Using Autocorrelation Functions in Baseball
We’re going to look at a hitter’s at-bats and see if an at-bat’s outcome has any relationship to the outcomes of the previous at-bats. That is, we’re going to look at the autocorrelation function of a hitter’s hit/out sequence.
If streaks exist, then we’re going to see statistically significant autocorrelation values for small lag values. If streaks exist, then the autocorrelation function will look like the 75% or 95% plots from the last section. If hot streaks DON’T exist, then the autocorrelation function will have a peak at 0 lag and be close to 0 everywhere else. It will look like the “totally random” plot from above.
We pulled the data from Mike Trout’s 2021 season and recorded his sequence of “hit” or “no hit”. Then, we computed this sequence’s autocorrelation function as described in the last few sections. Here is what we found.
This autocorrelation function shows the expected peak at 0 lag. However, even for shifts of 1 at-bat, the autocorrelation function is not statistically significant. For Mike Trout in 2021, there was no correlation in outcome between consecutive at-bats. To put that another way, Mike Trout showed no evidence at all of being streaky.
Let’s try somebody else, Aaron Judge for example. Performing the same analysis, here is what the data shows.
Again, there is no evidence that Aaron Judge’s at-bats which happen nearby in time are correlated with each other.
What if we go to the extreme? Javier Baez is often cited as one of professional baseball’s ‘streakiest’ hitters. What happens when we look at Baez’s autocorrelation function?
Still, there is no evidence of correlation between consecutive at bats even for baseball’s notoriously streakiest hitter.
Takeaways
This study was meant to understand whether there was any correlation between consecutive at-bats in professional baseball. If a player got a hit last time up, is he more dangerous the next time? If a player has gotten out 10 times in a row, is he an easy out?
By and large, the conclusions of this study show that this effect is totally, 100% psychological on the viewer’s part. There is no statistical basis to conclude that there is a temporal correlation between at-bats in baseball. In fact, it is probably sufficient to model the outcome of an at-bat as independent of outcomes of all recent at-bats.
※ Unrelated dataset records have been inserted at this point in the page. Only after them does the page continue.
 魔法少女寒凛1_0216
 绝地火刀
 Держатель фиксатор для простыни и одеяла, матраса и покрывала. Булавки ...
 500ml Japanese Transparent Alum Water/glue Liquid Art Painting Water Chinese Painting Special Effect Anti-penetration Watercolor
So, next time you hear somebody talk about a specific hitter being streaky, you can confidently look them in the eyes and say “you’re making things up”.
To receive email updates when new articles are posted, use the form below!
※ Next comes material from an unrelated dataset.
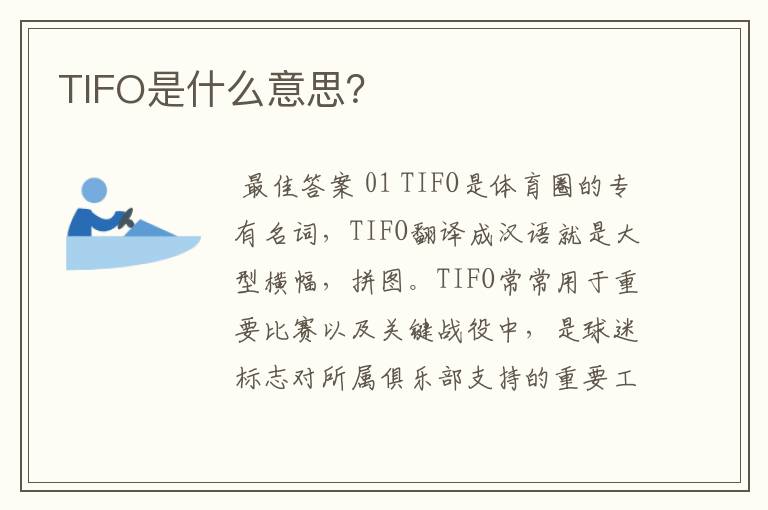 TIFO是什么意思？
Just encountered this while trying to calculate autocorrelation (lag 1) for my slow pitch softball team. Interesting read!
I was wondering why this isn’t a more often used statistic as a measure of streakiness. I suppose the answer is because with independent outcomes, it’s boring.
I will say that the Trout, Judge, Baez, charts look exactly identical. Possibly these are the wrong images?
Thanks for the comment, and I’m glad you enjoyed it. Great catch; the uploaded images had a bug that were fixed.